Diabetes is a chronic condition that can lead to many health complications. It is recommended to get A1C tests done to diagnose cases of prediabetes, type 1, and type 2. Also, A1C tests help in monitoring the treatment plans for diabetes.
What is an A1C Test?
A1C is a blood test that offers complete information about a person’s average blood sugar level over a period of two to three months before the test. The test results are reported as a percentage. The higher the percentage, the higher is the average blood sugar level.
What does the A1C test measure?
The A1C test is used for diabetes diagnosis as well as management. The test can also anticipate the likelihood of someone developing diabetes. When glucose enters the blood, it binds to hemoglobin, a red blood cell protein. The more the hemoglobin is bound, the higher will be the A1C percentage.
Understanding the diabetes A1C levels chart
The normal diabetes A1C range is below 5.7 percent. If your diabetes test A1C range is between 5.7 and 6.4, it is a condition of prediabetes. This puts you at the risk of developing type 2 diabetes within 10 years. However, with proper care, you can delay or prevent the condition.
If your diabetes test A1C range is 6.5 percent or higher, you will receive a diagnosis of type 2 diabetes.

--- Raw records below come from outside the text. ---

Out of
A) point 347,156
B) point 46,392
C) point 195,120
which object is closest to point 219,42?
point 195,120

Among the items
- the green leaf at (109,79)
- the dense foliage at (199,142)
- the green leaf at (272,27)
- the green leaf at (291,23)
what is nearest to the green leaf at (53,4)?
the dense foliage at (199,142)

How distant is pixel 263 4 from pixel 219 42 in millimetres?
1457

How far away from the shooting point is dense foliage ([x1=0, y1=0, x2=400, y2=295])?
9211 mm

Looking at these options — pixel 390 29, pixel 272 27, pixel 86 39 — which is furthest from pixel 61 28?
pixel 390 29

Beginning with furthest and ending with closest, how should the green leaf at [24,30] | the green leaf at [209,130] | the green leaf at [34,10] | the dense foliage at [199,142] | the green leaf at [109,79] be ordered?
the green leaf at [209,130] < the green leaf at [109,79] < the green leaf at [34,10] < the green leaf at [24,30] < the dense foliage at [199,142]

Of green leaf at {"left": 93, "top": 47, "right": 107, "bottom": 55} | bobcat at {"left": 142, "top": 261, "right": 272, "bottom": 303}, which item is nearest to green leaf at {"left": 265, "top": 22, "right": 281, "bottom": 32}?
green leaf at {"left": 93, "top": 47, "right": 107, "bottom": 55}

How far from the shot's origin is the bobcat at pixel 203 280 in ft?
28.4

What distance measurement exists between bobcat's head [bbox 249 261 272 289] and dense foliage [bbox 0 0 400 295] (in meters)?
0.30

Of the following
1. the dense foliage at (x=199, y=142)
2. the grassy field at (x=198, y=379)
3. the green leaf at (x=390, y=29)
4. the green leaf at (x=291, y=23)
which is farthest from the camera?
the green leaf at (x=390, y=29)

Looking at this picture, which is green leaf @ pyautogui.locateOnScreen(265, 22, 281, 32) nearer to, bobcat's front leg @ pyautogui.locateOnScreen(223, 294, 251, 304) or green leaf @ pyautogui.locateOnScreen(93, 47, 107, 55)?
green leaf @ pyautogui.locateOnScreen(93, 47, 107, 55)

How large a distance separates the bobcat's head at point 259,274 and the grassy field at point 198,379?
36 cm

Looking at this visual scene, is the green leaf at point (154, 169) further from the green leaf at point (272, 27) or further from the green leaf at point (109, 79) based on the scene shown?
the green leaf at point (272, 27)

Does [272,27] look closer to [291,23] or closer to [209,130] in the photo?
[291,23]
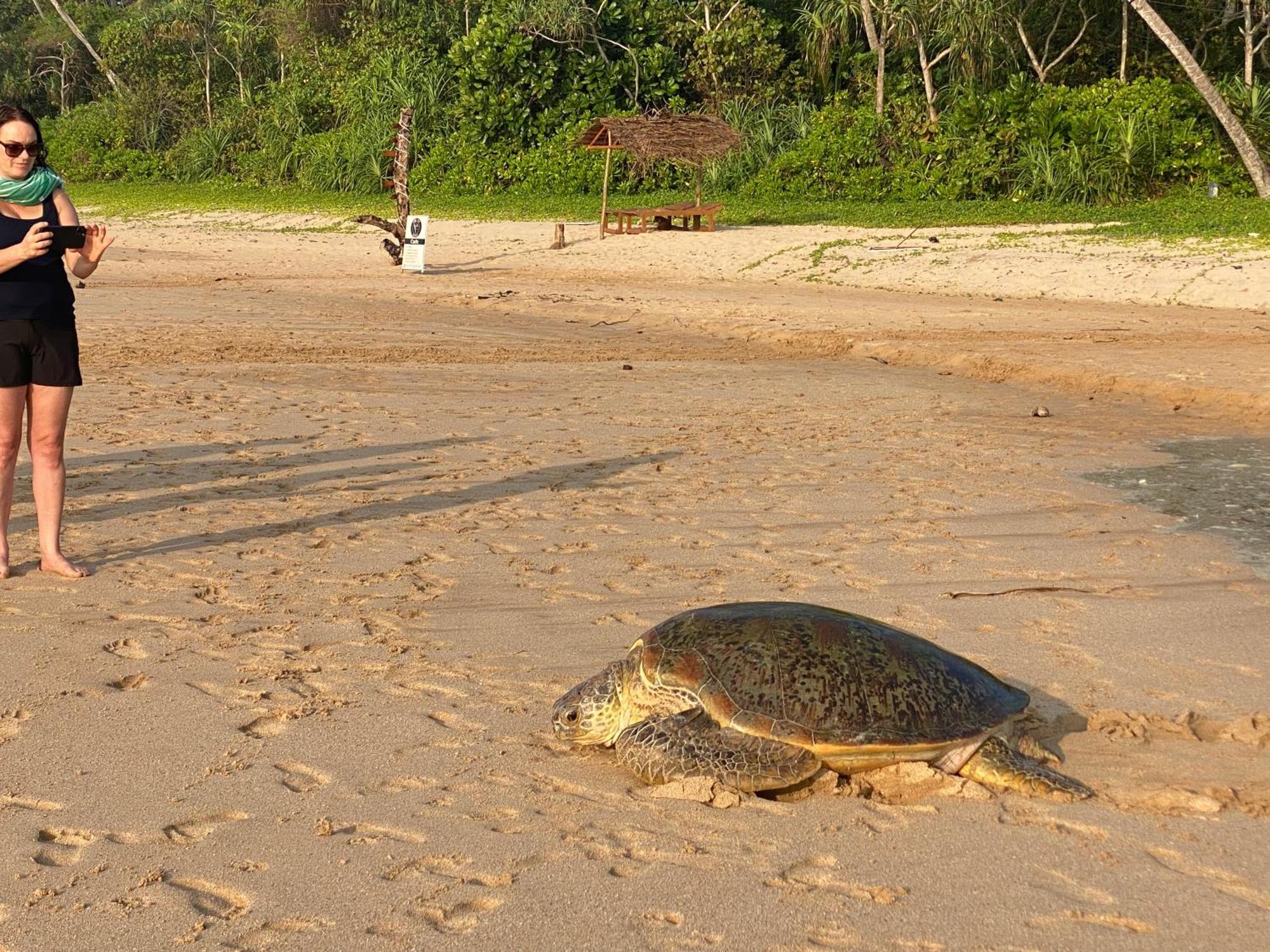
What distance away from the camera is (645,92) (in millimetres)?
28875

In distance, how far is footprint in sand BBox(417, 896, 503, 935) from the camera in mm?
3062

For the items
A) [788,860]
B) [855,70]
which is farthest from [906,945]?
[855,70]

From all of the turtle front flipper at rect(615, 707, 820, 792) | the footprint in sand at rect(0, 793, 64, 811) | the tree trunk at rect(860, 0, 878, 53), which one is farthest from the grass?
the footprint in sand at rect(0, 793, 64, 811)

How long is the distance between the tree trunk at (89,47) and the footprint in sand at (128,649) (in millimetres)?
36473

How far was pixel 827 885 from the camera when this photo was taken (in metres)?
3.27

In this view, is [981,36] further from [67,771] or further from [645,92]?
[67,771]

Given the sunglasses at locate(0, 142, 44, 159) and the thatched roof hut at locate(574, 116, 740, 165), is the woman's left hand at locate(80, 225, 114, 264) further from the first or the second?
the thatched roof hut at locate(574, 116, 740, 165)

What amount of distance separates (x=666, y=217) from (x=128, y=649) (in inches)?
673

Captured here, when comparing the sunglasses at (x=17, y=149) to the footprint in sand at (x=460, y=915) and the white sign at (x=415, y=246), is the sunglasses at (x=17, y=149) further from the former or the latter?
the white sign at (x=415, y=246)

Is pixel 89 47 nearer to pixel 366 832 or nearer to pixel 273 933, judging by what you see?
pixel 366 832

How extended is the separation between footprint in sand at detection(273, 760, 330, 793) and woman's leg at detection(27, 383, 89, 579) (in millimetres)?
2159

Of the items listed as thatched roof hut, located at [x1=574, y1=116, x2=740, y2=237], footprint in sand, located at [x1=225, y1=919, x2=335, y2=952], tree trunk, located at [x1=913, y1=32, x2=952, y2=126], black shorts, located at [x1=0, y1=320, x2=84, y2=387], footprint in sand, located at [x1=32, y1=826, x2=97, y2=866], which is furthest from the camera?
tree trunk, located at [x1=913, y1=32, x2=952, y2=126]

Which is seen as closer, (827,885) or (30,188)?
(827,885)

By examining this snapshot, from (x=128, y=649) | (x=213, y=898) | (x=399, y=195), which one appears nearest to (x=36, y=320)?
(x=128, y=649)
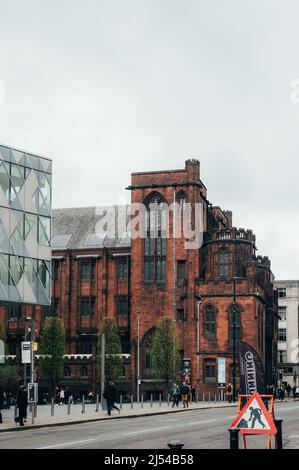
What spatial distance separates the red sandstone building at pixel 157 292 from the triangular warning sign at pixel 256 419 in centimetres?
6958

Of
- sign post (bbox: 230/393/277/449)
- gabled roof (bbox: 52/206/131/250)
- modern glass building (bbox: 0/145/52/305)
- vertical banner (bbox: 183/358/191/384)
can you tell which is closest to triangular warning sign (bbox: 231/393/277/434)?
sign post (bbox: 230/393/277/449)

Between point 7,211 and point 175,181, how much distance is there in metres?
50.1

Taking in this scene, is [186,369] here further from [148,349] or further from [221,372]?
[221,372]

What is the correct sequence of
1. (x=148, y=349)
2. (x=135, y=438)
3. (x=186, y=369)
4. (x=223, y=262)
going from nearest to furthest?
(x=135, y=438)
(x=186, y=369)
(x=223, y=262)
(x=148, y=349)

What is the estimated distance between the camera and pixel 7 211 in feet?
146

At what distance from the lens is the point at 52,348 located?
3391 inches

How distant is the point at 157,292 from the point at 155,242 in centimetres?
518

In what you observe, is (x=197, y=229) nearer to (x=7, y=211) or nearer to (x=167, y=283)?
(x=167, y=283)

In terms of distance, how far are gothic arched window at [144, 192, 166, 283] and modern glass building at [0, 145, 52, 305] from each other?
44.2 meters

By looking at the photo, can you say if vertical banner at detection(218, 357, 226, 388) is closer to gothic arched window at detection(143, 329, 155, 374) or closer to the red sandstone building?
the red sandstone building

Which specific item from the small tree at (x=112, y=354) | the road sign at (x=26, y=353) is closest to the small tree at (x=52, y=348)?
the small tree at (x=112, y=354)

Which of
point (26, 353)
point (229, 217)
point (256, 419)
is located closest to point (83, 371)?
point (229, 217)

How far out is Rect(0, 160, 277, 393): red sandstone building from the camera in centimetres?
8969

For people with a diabetic history, keeping A1C levels below 7 percent can help to reduce the risk of health complications.
How to bring down diabetes A1C levels?
In order to lower your score on the diabetes A1C levels chart, you can try the following:
Formulate a plan
Formulate a plan that lists your biggest challenges, such as:
- Losing weight
- Performing regular exercise
- Eating a well-balanced diet
- Coping with stress
Create a diabetes management plan
If you are diagnosed with diabetes, you need to create a comprehensive diabetes management plan that includes:
- Medical instructions
- List of medications
- Target blood glucose levels
- Emergency contacts
- Plan on how to correct low blood sugars
Eat a balanced diet with proper portion size
You can increase the consumption of non-starchy vegetables. Consume fruits, fats, proteins, and complex carbohydrates such as potatoes, bread, etc. However, be aware of the serving size. Also, try to avoid processed foods, sugary drinks, and sodas.
Check your blood sugar as directed
Work with your doctor to determine how often you should check your blood sugar level.
Understanding your diabetes A1C levels chart and taking the necessary steps to keep your score low is a significant part of diabetes management. Do not hesitate to consult your doctor if you have any queries regarding your A1C levels.